**待完成:** 请逐字照抄下面材料中从含有“Given what is”的那一行到含有“Answer: the man”的那一行，首尾两行都要包括在内。

**给定材料:**
▬▬▬▬▬▬▬▬▬▬

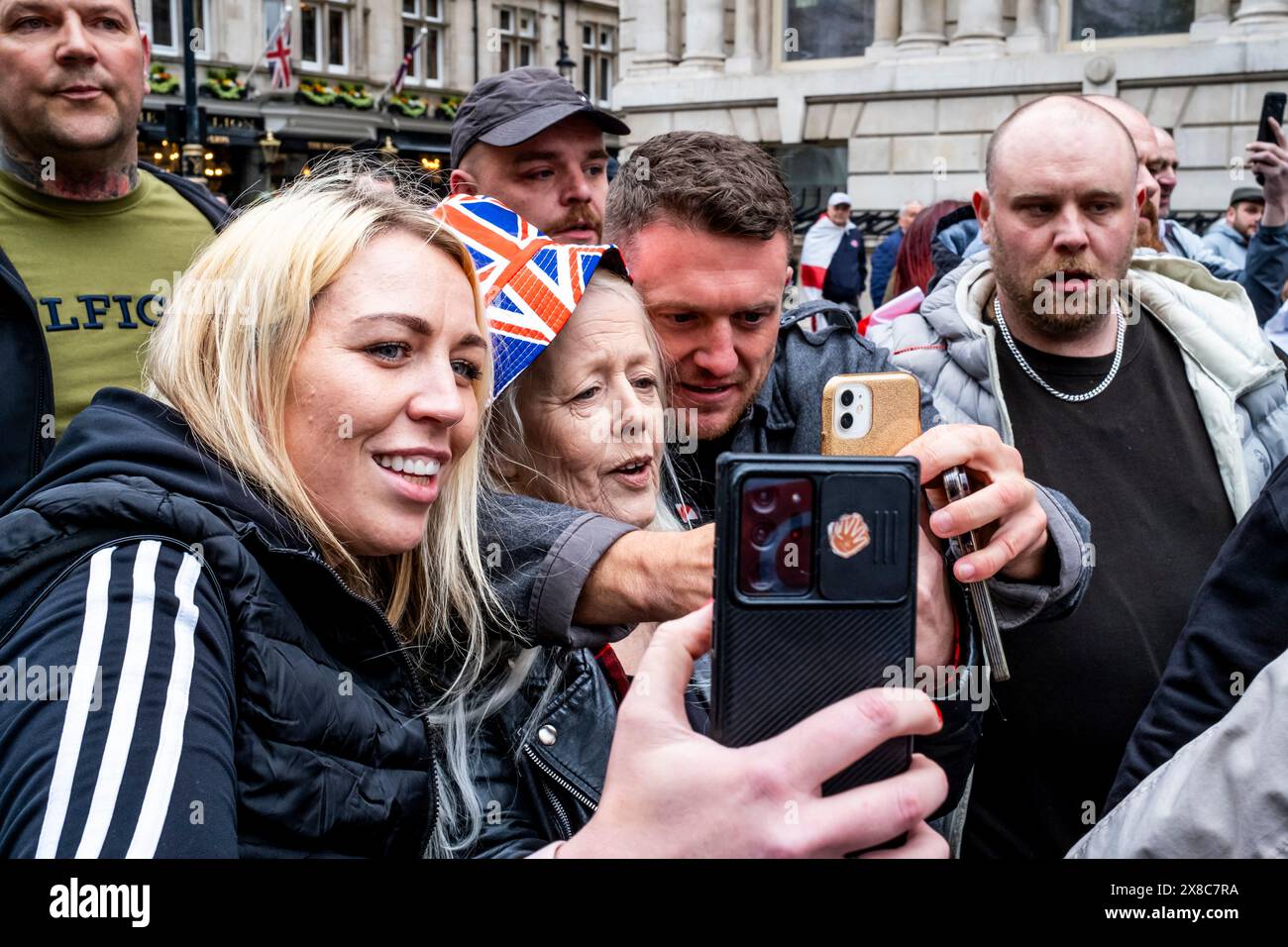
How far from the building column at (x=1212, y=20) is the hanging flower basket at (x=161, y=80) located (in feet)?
60.1

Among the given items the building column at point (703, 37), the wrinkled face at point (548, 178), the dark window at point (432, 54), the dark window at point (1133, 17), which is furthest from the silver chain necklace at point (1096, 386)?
the dark window at point (432, 54)

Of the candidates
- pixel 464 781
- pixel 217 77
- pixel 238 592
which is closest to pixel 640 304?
pixel 464 781

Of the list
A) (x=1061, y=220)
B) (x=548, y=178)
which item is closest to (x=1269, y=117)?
(x=1061, y=220)

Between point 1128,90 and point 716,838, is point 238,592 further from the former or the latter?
point 1128,90

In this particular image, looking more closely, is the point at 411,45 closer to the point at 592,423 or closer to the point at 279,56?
the point at 279,56

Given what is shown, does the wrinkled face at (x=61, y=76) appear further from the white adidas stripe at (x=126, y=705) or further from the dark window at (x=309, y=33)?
the dark window at (x=309, y=33)

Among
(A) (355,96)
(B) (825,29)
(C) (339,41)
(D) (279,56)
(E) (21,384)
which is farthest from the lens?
(C) (339,41)

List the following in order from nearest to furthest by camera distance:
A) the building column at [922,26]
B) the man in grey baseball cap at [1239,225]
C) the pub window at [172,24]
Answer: the man in grey baseball cap at [1239,225] → the building column at [922,26] → the pub window at [172,24]

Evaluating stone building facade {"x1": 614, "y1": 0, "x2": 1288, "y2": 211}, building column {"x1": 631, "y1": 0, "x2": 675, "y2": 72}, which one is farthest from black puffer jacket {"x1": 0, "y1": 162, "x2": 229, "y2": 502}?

▬▬▬▬▬▬▬▬▬▬

**任务答案:**
Given what is shown, does the wrinkled face at (x=61, y=76) appear further from the white adidas stripe at (x=126, y=705) or further from the dark window at (x=309, y=33)?
the dark window at (x=309, y=33)

Among
(A) (355,96)
(B) (825,29)
(C) (339,41)
(D) (279,56)
(E) (21,384)
which is farthest from the lens?
(C) (339,41)

List the following in order from nearest to furthest by camera distance:
A) the building column at [922,26]
B) the man in grey baseball cap at [1239,225]
C) the pub window at [172,24]
Answer: the man in grey baseball cap at [1239,225] → the building column at [922,26] → the pub window at [172,24]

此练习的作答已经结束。